Indexed Computed Columns
So, to go back to our original example, what we could do is something like this:
Add a computed column on the table using the ISNUMERIC function:
ALTER TABLE dbo.MyTable ADD IsNumericComputed AS (CONVERT(bit, ISNUMERIC(StringColumn)));
And then create an index on top of this new column:
CREATE NONCLUSTERED INDEX IX_Numeric ON dbo.MyTable (IsNumericComputed, KeyColumn) INCLUDE(StringColumn)
(and before you ask - no, we still cannot create a filtered index with the computed column in the filter expression. That's not going to work either, unfortunately)
While this is NOT a filtered index, it can still be used to achieve a similar goal.

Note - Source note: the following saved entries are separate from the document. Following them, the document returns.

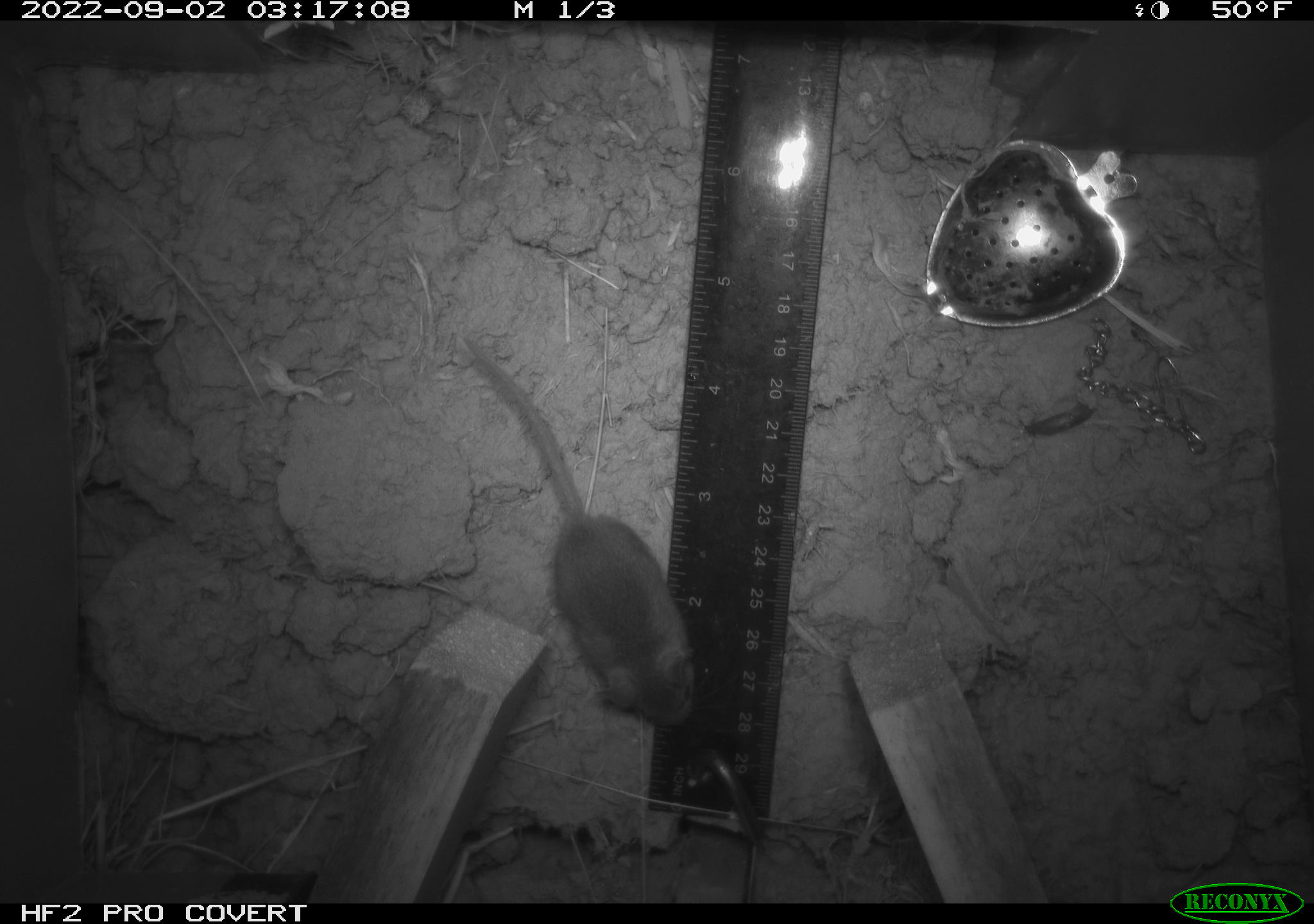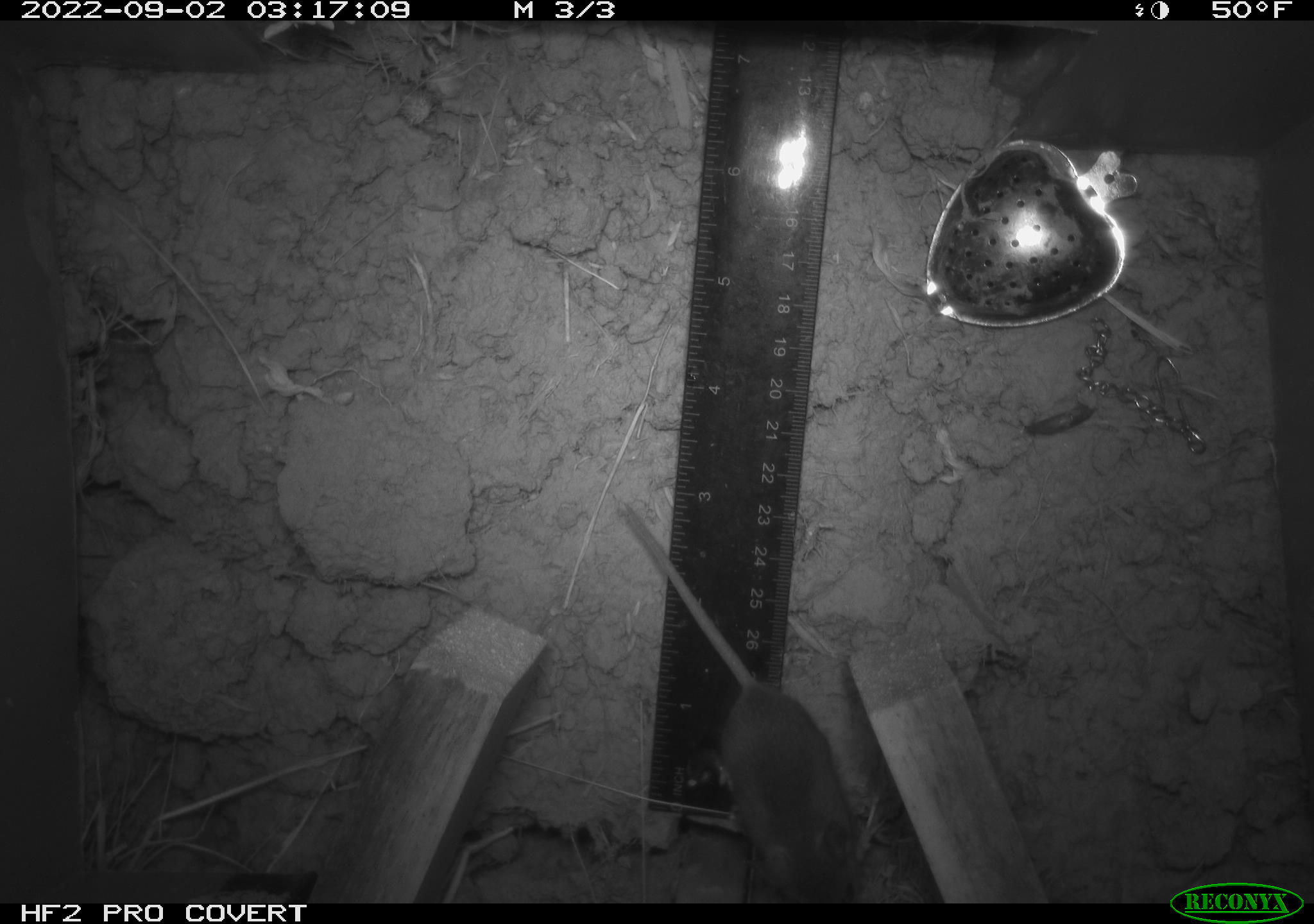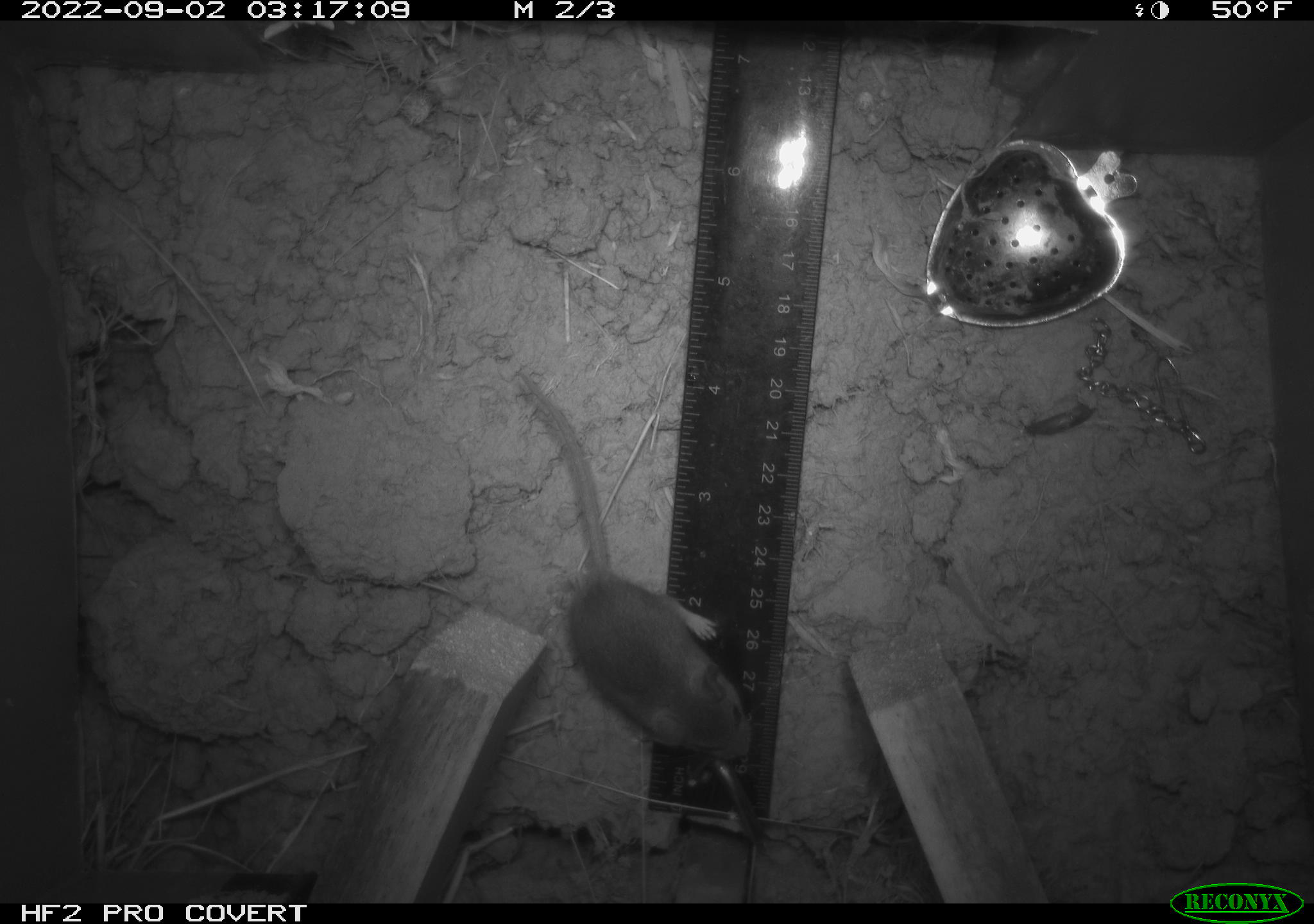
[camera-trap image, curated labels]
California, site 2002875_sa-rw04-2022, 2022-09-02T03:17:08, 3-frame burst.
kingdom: Animalia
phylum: Chordata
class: Mammalia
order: Rodentia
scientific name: Rodentia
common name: mouse species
Mouse species (Rodentia).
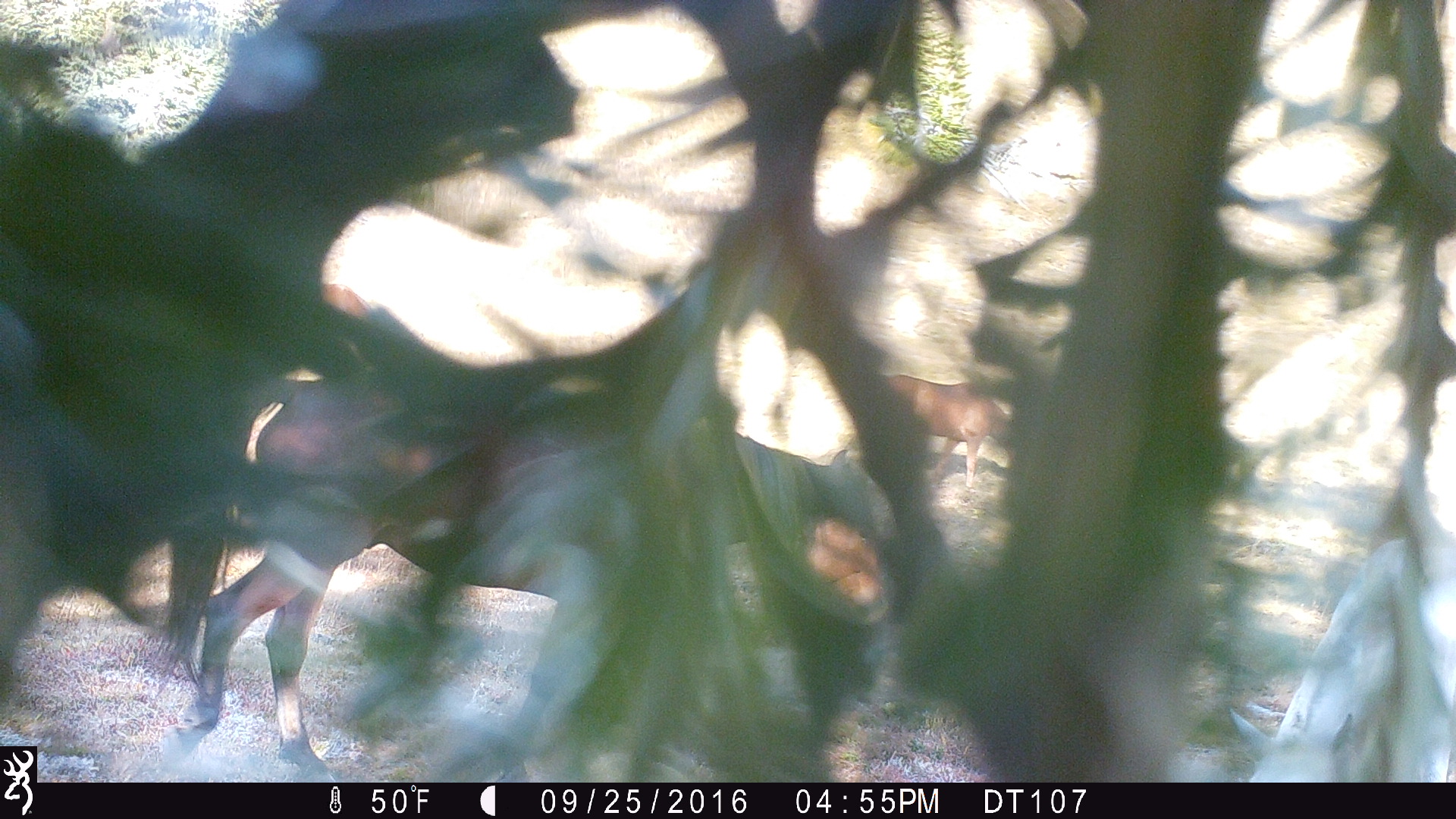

For example, this query will successfully utilize the new index and computed column, simply by utilizing an INDEX SEEK:
SELECT KeyColumn, StringColumn FROM dbo.MyTable WHERE IsNumericComputed = 1
In fact, you could even utilize the "underlying expression" of the computed column instead of explicitly specifying the computed column itself, and the SQL Optimizer will still know to utilize the correct index (this is just part of the magic of computed columns in general):
SELECT KeyColumn, StringColumn FROM dbo.MyTable WHERE CONVERT(bit, ISNUMERIC(StringColumn)) = 1
Needless to say, computed columns have their own set of limitations and restrictions. But they're far more approachable than filtered indexes.
One additional drawback to our solution is the fact that we had to modify the structure of our table by adding a computed column. In some systems, this could be a serious issue that could cause code-breaking problems.
But, if adding columns to your existing table isn't possible, then this is another alternative that could be worth considering.
For example, if you create this indexed view:
CREATE VIEW dbo.MyTableFilteredView WITH SCHEMABINDING AS SELECT KeyColumn, SUM(CONVERT(int, StringColumn)) AS TotalValue, COUNT_BIG(*) AS TotalRows FROM dbo.MyTable WHERE TRY_CONVERT(int, StringColumn) IS NOT NULL GROUP BY KeyColumn GO CREATE UNIQUE CLUSTERED INDEX UQ_MyTableFilteredView ON dbo.MyTableFilteredView (KeyColumn) GO
Then the SQL Optimizer will be able to recognize compatible queries and automatically utilize the indexed view instead of directly accessing the table. For example:
SELECT KeyColumn, SUM(CONVERT(int, StringColumn)) FROM dbo.MyTable WHERE TRY_CONVERT(int, StringColumn) IS NOT NULL GROUP BY KeyColumn
It may be difficult to implement for your specific use case, though, and indexed views have far more impact on DML operations on the table than a computed column.
So, I would definitely strongly recommend finding a way to make computed columns work in your system instead of dealing with indexed views.
While the solutions we came up with don't necessarily create a filtered sub-set of relevant data as a filtered index should, it still serves as a good performance-enhancing solution since it significantly helps the SQL Optimizer in filtering the relevant data during run-time (by way of an index SEEK on an indexed computed column, or on an indexed view).
Hopefully, this post gave you a good direction to pursue, as an alternative to filtered indexes with complex filter expressions.